Data to examine START

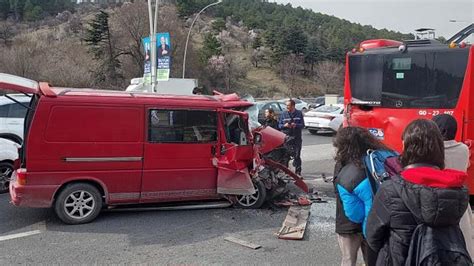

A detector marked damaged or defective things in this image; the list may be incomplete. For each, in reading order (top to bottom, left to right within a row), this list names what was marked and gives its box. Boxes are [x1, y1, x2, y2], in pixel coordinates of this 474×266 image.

damaged vehicle [0, 73, 308, 224]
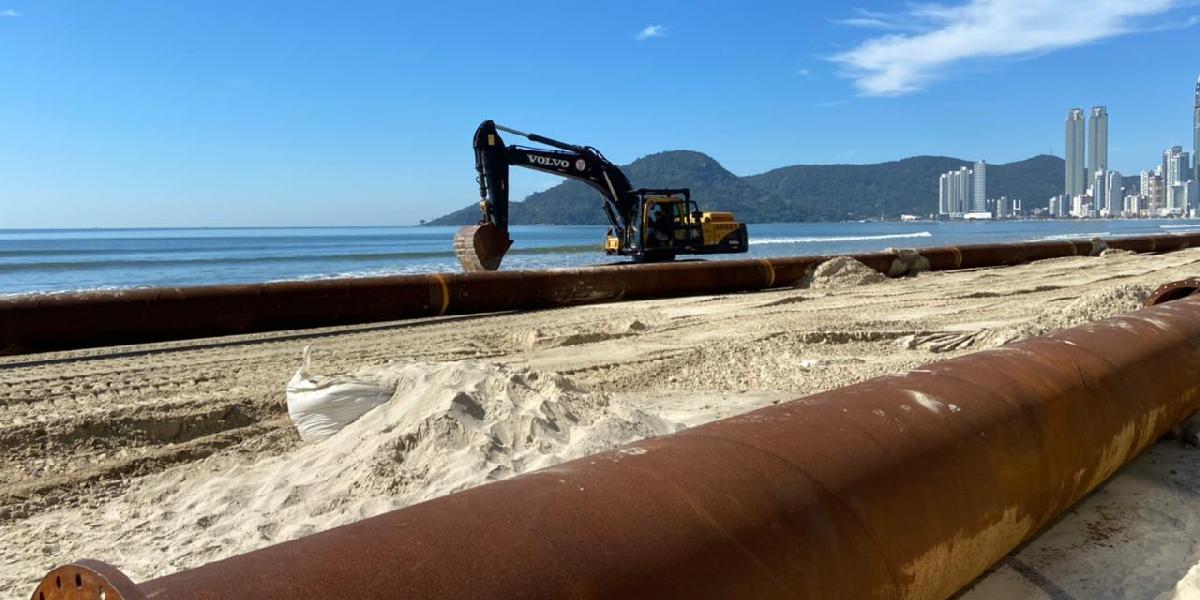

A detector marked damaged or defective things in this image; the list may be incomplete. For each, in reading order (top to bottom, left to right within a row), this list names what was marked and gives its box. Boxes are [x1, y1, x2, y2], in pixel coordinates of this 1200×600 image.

large rusty pipe [7, 230, 1200, 354]
large rusty pipe [30, 292, 1200, 600]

Data to examine END

__How to complete this task__:
Omitting the images, output each record precisely as written.

__Task answer__:
A detector marked damaged or defective things in this image; the list may be incomplete. For each, in reading order (top to bottom, left to right within a row), this list names what was marked and gives its box. Boxes are [x1, y1, x2, y2], in pixel coordinates of this 474×266 image.

damaged vehicle [0, 73, 308, 224]

A detector marked damaged or defective things in this image; the list may be incomplete. For each, in reading order (top to bottom, left to right within a row), this list names what was marked and gives its box. Boxes are [x1, y1, x2, y2], in pixel coordinates of this 1200×600 image.

large rusty pipe [7, 230, 1200, 354]
large rusty pipe [30, 292, 1200, 600]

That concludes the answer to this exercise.